[start Excerpt provided]

Skip to main content

Graph Data Modeling Best Practices

Module Duration: 5-6 hours Learning Style: Pattern-Based + Refactoring Examples + Real-World Schemas Outcome: Design graph models that match query patterns and perform at scale

The Golden Rule

In relational databases: Normalize first, query later In graph databases: Design for your queries Graph modeling is query-driven. Start with:
  1. What questions do I need to answer?
  2. Design graph structure to answer them efficiently

Part 1: From Relational to Graph

Example: Social Network

Relational Schema:
users(id, name, email, city)
friendships(user_id, friend_id, since)
Problem: Finding friends-of-friends requires self-join:
SELECT u2.name
FROM friendships f1
JOIN friendships f2 ON f1.friend_id = f2.user_id
JOIN users u2 ON f2.friend_id = u2.id
WHERE f1.user_id = 123;
Graph Model:
(:User {name, email, city})-[:FRIENDS_WITH {since}]->(:User)
Query:
MATCH (user:User {id: 123})-[:FRIENDS_WITH*2]->(fof)
RETURN fof.name
Benefit: No JOINs, natural traversal, 100x faster!

Part 2: Modeling Patterns

Pattern 1: Entities as Nodes

Rule: Domain entities become nodes Example: E-commerce
(user:User {id, name, email})

[end Excerpt provided]

* _Tasks to carry out_
**A)** What does the graph data modeling page give as the golden rule for graph databases?
**B)** Carry on the graph data modeling page from its last line.
The material after the graph data modeling page is separate from it.

[start Data lines]

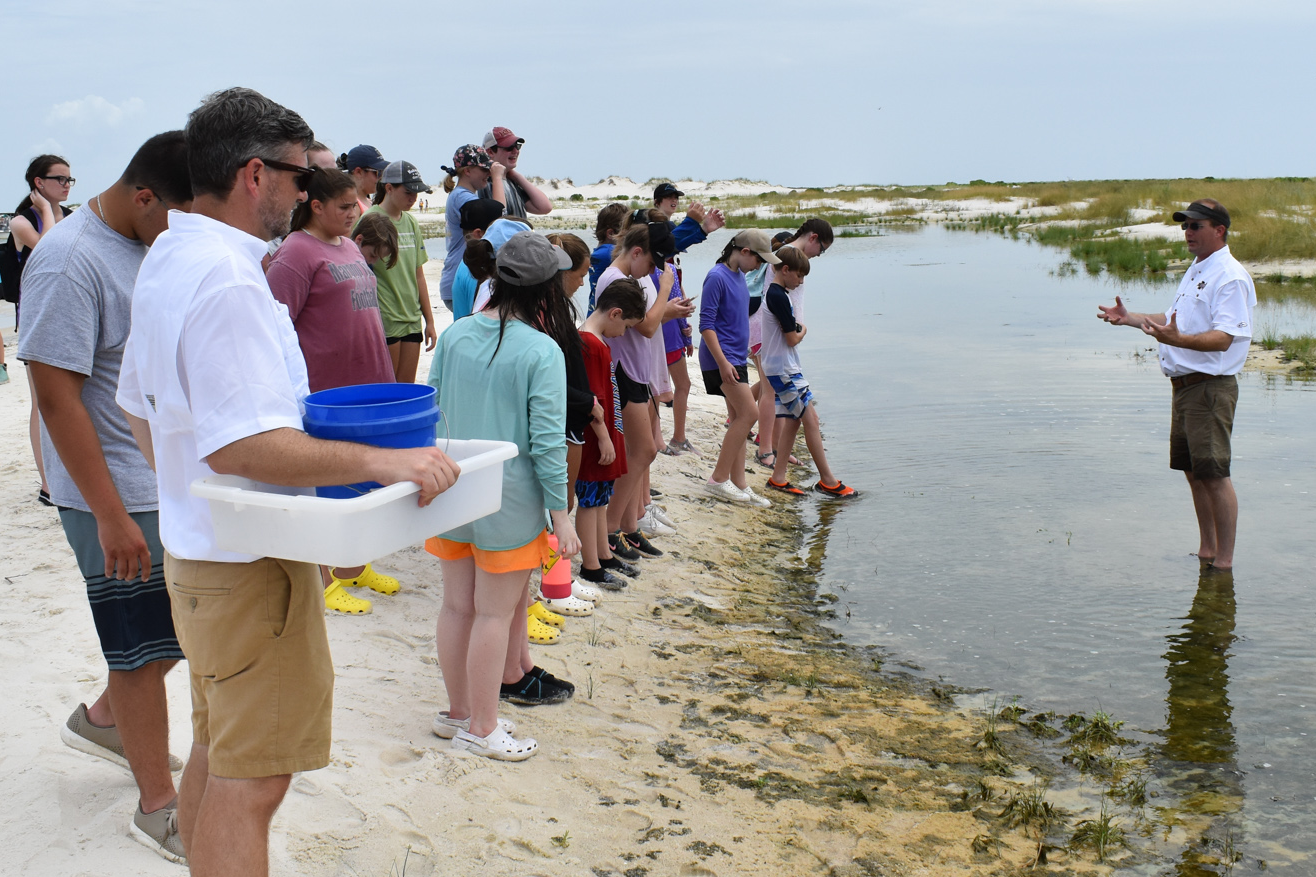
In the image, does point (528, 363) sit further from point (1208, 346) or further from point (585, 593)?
point (1208, 346)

[end Data lines]

* _Per-task outputs_
**A)** Design for your queries.

**B)**
(product:Product {id, name, price})
(order:Order {id, date, total})
Anti-Pattern: Storing lists as properties
-- Bad: Storing friends as array
(:User {name: "Alice", friends: ["Bob", "Charlie"]})

-- Good: Relationships
(:User {name: "Alice"})-[:KNOWS]->(:User {name: "Bob"})

Pattern 2: Relationships Capture Connections

Rule: Relationships represent actions, associations, or hierarchies Examples:
(user)-[:PURCHASED]->(product)
(employee)-[:WORKS_FOR]->(company)
(post)-[:TAGGED_WITH]->(tag)
(file)-[:PARENT_OF]->(subdirectory)
When to use relationships vs properties:
Use RelationshipUse Property
Connects two entitiesDescribes single entity
Many-to-manyOne-to-one attribute
TraversableFilterable value
Example: KNOWSExample: name, age

Pattern 3: Relationship Properties

Use Case: Metadata about connections
(alice)-[:KNOWS {since: 2015, strength: 0.8}]->(bob)
(user)-[:RATED {score: 5, timestamp: datetime()}]->(movie)
(employee)-[:WORKS_AT {role: "Engineer", start_date: date()}]->(company)

Pattern 4: Intermediate Nodes

Problem: Relationships can’t have relationships! Example: User enrolls in course on a specific date, gets a grade
-- Can't do: relationship properties link to another node
(user)-[:ENROLLED {date, grade}]->(course)

-- Solution: Intermediate node
(user)-[:ENROLLED]->(enrollment:Enrollment {date, grade})-[:IN_COURSE]->(course)
Real-World Example: Order line items
(user)-[:PLACED]->(order:Order)-[:CONTAINS]->(lineItem:LineItem {quantity, price})-[:FOR_PRODUCT]->(product)

Pattern 5: Multiple Labels

Use Case: Entity belongs to multiple categories
CREATE (alice:Person:Customer:VIP {name: "Alice"})
CREATE (bob:Person:Employee:Manager {name: "Bob"})
Query by specific role:
MATCH (vip:VIP)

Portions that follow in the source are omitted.